A snowy landscape, distant snowy mountains, low-hanging fog, and a modern school complex in the middle-ground.
The school and surrounding landscape in Gambell, April 2014. Photo: Anna Rose MacArthur, KNOM.

The St. Lawrence Island community of Gambell has been and will be dealing with a broken sewer main for months.

In late September, Gambell’s sewer main was accidentally torn while attempting to fix a leak in the village wastewater system. An abundance of groundwater stymied efforts to repair the sewer main immediately. Instead, local crews set up a bypass sewer system and decided to wait until winter to clear the groundwater, reasoning that the groundwater would be easier to remove when frozen.

But then… neither of the two excavators in the village were operational. A replacement motor was ordered but delayed by the notoriously slow (and weather-dependent) shipping speeds in rural Alaska.

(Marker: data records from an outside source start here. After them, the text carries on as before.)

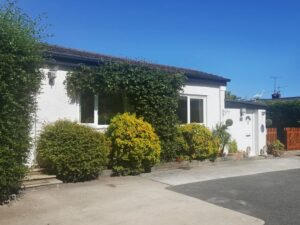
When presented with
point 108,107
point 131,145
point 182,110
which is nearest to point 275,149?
point 182,110

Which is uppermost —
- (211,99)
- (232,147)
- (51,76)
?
(51,76)

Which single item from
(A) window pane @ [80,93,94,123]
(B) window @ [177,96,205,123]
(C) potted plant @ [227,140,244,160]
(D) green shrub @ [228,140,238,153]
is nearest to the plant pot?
(C) potted plant @ [227,140,244,160]

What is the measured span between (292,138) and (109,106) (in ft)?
35.7

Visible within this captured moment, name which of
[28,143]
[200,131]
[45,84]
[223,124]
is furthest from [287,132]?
[28,143]

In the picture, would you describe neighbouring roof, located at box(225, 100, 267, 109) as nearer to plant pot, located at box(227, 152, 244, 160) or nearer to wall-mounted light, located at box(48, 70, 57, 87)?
plant pot, located at box(227, 152, 244, 160)

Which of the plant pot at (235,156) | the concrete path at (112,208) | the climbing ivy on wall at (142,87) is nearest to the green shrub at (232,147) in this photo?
the plant pot at (235,156)

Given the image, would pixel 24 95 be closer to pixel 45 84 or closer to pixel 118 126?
pixel 45 84

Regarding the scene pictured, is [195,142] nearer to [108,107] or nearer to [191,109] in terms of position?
[191,109]

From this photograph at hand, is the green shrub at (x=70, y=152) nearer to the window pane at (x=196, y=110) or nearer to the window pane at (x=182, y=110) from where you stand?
the window pane at (x=182, y=110)

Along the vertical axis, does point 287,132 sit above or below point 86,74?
below

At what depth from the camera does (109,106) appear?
11.5 metres

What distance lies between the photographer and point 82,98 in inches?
424

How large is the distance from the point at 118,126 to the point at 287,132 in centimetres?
1099

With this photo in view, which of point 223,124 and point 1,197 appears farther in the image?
point 223,124
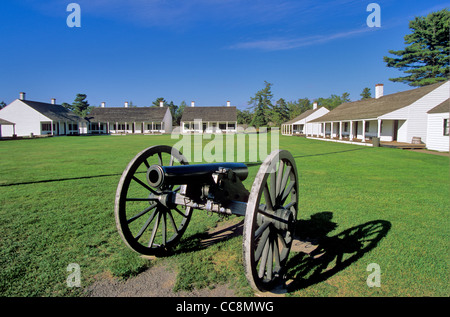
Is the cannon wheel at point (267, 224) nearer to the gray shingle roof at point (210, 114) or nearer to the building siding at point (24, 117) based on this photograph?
the building siding at point (24, 117)

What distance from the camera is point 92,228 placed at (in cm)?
446

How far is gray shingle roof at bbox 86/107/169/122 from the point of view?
186ft

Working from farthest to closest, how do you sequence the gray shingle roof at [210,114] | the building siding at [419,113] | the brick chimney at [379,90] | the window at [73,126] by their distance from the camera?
the gray shingle roof at [210,114] → the window at [73,126] → the brick chimney at [379,90] → the building siding at [419,113]

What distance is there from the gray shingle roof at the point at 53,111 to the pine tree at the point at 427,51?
2067 inches

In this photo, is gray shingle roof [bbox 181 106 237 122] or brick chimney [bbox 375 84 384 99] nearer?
brick chimney [bbox 375 84 384 99]

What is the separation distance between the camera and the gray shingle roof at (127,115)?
186ft

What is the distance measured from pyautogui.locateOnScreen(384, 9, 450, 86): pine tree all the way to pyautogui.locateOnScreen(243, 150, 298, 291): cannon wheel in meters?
41.0

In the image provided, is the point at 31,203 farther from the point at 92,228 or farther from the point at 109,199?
the point at 92,228

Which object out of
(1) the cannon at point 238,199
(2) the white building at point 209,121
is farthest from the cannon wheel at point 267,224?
(2) the white building at point 209,121

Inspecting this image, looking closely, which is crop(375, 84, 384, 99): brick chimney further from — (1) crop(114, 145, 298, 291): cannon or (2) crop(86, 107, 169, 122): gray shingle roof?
(2) crop(86, 107, 169, 122): gray shingle roof
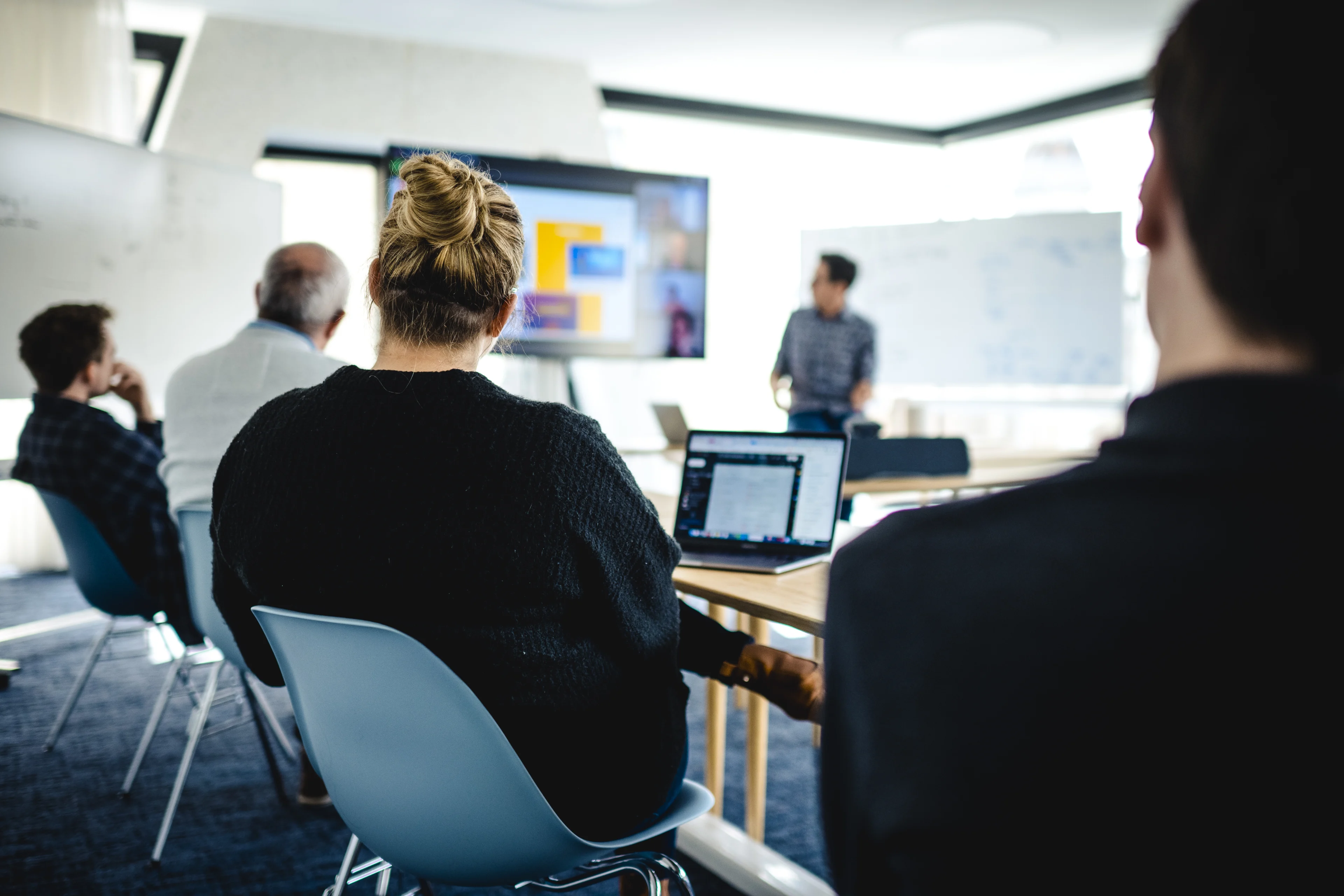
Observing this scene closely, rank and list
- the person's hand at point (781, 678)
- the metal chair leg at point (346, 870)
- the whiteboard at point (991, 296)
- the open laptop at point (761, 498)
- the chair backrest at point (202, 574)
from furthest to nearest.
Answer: the whiteboard at point (991, 296), the chair backrest at point (202, 574), the open laptop at point (761, 498), the metal chair leg at point (346, 870), the person's hand at point (781, 678)

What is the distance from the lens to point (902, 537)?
1.55 ft

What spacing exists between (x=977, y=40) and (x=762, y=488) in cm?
418

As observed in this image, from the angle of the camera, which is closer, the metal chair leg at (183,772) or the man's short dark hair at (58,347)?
the metal chair leg at (183,772)

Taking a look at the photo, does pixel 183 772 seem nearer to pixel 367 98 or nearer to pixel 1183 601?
pixel 1183 601

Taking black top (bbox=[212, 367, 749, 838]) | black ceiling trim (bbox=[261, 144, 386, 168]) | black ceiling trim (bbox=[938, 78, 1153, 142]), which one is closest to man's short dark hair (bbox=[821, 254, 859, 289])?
black ceiling trim (bbox=[938, 78, 1153, 142])

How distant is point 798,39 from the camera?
503 centimetres

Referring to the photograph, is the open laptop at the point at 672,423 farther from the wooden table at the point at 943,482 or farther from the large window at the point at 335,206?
the large window at the point at 335,206

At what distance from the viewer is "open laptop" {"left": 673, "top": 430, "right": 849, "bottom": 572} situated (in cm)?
170

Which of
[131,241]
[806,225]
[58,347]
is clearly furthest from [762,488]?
[806,225]

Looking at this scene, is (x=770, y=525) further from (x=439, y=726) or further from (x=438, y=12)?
(x=438, y=12)

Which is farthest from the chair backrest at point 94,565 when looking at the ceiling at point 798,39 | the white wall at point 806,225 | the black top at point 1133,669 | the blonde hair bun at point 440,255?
the white wall at point 806,225

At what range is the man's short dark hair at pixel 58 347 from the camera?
2395 millimetres

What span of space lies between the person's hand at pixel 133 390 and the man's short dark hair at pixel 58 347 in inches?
7.7

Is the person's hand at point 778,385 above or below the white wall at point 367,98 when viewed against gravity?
below
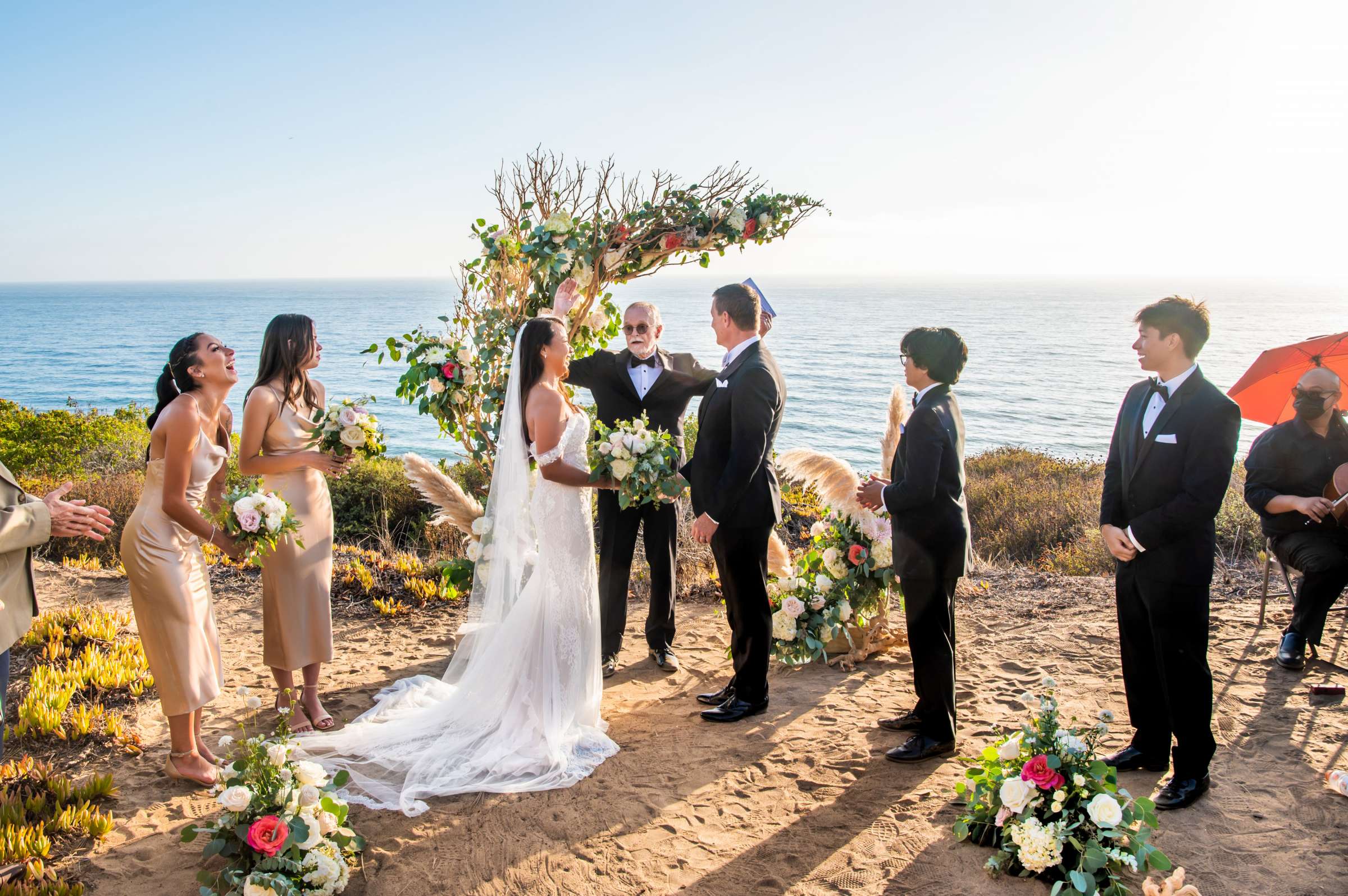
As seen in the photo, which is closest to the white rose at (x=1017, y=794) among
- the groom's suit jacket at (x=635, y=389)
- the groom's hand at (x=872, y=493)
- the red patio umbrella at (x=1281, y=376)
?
the groom's hand at (x=872, y=493)

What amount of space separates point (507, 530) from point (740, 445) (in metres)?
1.46

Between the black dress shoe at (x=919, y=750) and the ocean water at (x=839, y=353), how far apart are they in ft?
50.8

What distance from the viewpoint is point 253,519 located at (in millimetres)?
4172

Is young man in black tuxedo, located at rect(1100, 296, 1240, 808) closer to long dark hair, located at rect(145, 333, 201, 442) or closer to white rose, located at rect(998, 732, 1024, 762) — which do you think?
white rose, located at rect(998, 732, 1024, 762)

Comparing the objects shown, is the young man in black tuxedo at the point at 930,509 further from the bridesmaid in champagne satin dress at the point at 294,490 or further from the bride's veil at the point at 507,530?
the bridesmaid in champagne satin dress at the point at 294,490

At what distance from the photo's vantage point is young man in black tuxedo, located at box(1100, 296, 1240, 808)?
375 cm

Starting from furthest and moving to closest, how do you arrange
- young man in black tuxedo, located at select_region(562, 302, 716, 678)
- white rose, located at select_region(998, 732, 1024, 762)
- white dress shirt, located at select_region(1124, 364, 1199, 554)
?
young man in black tuxedo, located at select_region(562, 302, 716, 678), white dress shirt, located at select_region(1124, 364, 1199, 554), white rose, located at select_region(998, 732, 1024, 762)

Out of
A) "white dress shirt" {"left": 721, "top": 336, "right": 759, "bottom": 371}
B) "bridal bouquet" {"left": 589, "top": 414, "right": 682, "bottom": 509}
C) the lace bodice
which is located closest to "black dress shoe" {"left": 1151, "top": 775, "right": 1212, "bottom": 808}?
"bridal bouquet" {"left": 589, "top": 414, "right": 682, "bottom": 509}

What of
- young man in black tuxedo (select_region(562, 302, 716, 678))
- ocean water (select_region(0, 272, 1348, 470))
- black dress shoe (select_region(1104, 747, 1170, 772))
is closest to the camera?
black dress shoe (select_region(1104, 747, 1170, 772))

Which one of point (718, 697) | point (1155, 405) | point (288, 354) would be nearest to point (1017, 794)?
point (1155, 405)

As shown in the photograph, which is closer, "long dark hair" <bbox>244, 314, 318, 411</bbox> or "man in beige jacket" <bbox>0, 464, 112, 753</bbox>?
"man in beige jacket" <bbox>0, 464, 112, 753</bbox>

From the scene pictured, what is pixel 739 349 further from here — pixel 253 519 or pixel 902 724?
pixel 253 519

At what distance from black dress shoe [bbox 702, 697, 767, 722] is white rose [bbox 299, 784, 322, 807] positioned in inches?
95.6

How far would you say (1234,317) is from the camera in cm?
7606
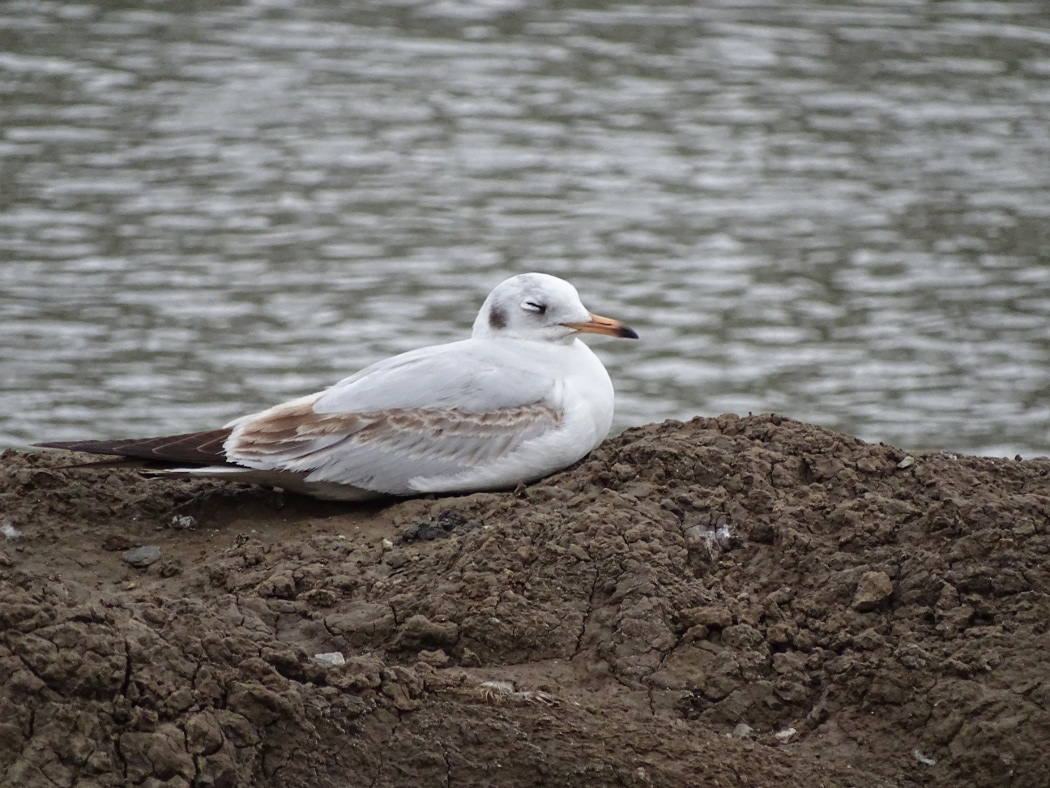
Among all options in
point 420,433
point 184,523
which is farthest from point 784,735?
point 184,523

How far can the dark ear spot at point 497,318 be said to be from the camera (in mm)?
6516

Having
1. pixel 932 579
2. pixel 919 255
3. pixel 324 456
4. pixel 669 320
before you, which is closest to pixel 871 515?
pixel 932 579

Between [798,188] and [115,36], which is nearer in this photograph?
[798,188]

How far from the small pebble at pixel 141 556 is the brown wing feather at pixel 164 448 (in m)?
0.38

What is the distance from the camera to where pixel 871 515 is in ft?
18.0

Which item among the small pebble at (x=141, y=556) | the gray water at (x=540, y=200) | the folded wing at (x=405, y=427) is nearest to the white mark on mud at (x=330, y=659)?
the small pebble at (x=141, y=556)

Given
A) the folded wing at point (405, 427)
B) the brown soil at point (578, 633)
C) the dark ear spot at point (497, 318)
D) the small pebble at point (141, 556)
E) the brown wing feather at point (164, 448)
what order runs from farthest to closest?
the dark ear spot at point (497, 318), the folded wing at point (405, 427), the brown wing feather at point (164, 448), the small pebble at point (141, 556), the brown soil at point (578, 633)

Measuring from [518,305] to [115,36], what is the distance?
41.4 ft

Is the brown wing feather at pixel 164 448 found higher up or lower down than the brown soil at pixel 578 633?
higher up

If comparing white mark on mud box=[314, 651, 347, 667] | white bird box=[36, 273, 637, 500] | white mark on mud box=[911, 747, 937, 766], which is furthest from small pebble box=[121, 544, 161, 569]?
white mark on mud box=[911, 747, 937, 766]

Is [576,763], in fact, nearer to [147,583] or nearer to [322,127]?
[147,583]

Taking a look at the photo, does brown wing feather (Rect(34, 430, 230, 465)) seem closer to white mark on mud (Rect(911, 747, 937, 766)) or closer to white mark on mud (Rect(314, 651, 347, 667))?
white mark on mud (Rect(314, 651, 347, 667))

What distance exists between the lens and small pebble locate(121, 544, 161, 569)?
5668mm

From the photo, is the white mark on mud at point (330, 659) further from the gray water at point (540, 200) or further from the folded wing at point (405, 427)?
the gray water at point (540, 200)
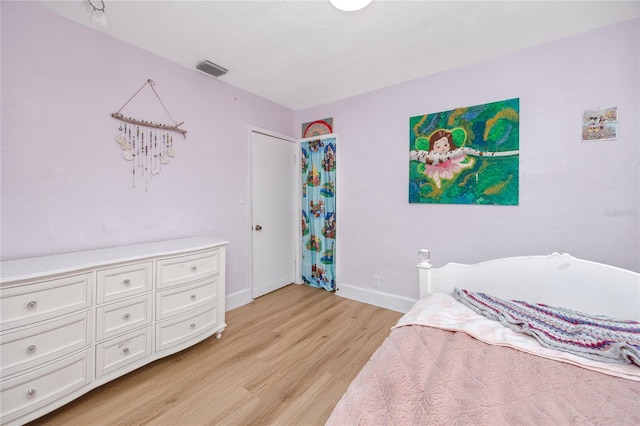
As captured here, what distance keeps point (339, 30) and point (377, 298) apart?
2.63 m

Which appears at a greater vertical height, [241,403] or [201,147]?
[201,147]

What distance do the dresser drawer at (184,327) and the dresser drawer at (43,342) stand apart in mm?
424

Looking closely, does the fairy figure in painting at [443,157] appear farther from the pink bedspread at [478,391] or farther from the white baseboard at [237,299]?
the white baseboard at [237,299]

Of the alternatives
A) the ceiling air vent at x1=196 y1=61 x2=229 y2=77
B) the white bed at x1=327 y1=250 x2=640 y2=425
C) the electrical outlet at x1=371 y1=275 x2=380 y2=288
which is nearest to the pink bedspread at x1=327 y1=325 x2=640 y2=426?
the white bed at x1=327 y1=250 x2=640 y2=425

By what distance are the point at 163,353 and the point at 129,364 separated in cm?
21

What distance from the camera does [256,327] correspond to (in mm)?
2441

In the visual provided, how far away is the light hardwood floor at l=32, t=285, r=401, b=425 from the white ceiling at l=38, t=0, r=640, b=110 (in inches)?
97.8

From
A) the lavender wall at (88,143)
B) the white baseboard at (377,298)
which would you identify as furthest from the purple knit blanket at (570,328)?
the lavender wall at (88,143)

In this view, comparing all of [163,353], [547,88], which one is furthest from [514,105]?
[163,353]

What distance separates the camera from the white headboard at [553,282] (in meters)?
1.41

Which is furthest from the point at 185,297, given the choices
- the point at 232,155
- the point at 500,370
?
the point at 500,370

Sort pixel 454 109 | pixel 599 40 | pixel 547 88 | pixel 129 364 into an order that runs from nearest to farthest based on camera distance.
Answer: pixel 129 364 → pixel 599 40 → pixel 547 88 → pixel 454 109

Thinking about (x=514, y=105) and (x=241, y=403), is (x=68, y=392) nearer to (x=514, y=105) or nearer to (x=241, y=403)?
(x=241, y=403)

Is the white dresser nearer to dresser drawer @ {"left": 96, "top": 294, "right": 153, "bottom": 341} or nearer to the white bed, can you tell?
dresser drawer @ {"left": 96, "top": 294, "right": 153, "bottom": 341}
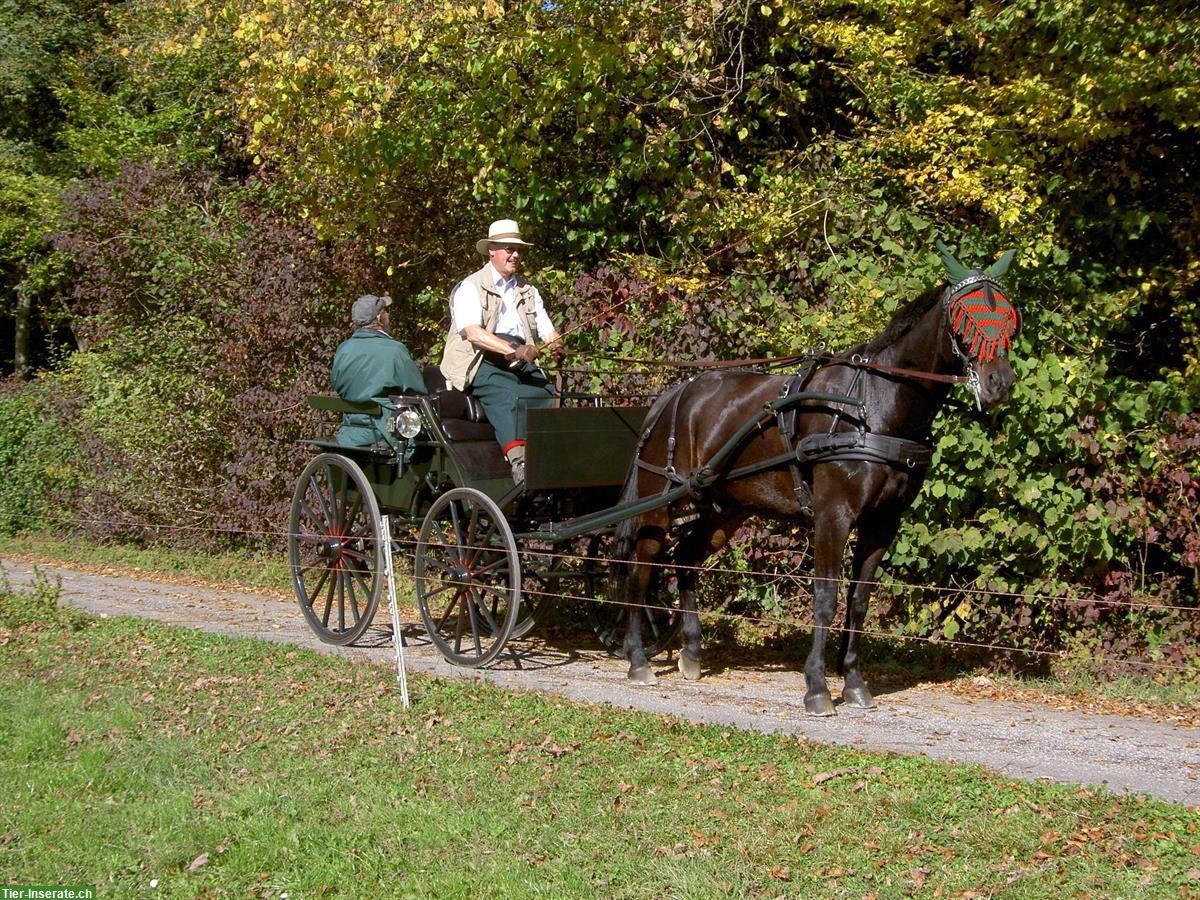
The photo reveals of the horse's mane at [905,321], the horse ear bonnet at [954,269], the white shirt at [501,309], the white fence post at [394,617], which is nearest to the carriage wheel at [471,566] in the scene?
the white fence post at [394,617]

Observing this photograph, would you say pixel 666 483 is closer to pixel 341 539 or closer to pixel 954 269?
pixel 954 269

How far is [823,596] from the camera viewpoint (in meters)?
7.58

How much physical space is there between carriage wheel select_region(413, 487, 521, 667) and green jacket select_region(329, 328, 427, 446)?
33.5 inches

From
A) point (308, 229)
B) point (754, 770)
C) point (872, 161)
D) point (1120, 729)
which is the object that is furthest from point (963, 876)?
Result: point (308, 229)

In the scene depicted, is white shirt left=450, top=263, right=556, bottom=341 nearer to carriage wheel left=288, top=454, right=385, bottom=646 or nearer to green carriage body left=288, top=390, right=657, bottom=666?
green carriage body left=288, top=390, right=657, bottom=666

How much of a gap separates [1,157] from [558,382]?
16533 mm

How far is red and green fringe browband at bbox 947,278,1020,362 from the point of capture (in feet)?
22.5

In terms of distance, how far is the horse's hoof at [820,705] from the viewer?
24.4ft

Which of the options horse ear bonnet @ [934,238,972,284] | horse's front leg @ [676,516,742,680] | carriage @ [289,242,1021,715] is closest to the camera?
horse ear bonnet @ [934,238,972,284]

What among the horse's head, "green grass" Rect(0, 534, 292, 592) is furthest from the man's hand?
"green grass" Rect(0, 534, 292, 592)

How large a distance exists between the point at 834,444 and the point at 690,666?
7.23ft

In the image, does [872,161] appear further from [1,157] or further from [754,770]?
[1,157]

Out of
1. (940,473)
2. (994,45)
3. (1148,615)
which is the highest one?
(994,45)

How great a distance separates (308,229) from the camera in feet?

Volunteer reporter Zoe Grueskin reports for KNOM News that final repairs on the village wastewater system may be delayed until May or later.

Meanwhile, the village of Saint Michael is working on a complete overhaul of its water and sewer system. As we go to press, Unalakleet utility crews are scrambling to locate and fix a water main break because the storage leak is bigger than the supply.

Image at top: The school and surrounding landscape in Gambell, one of the villages impacted by recent water/sewer line disruptions. Isolated infrastructure systems in Western Alaska amplify the likelihood of such problems.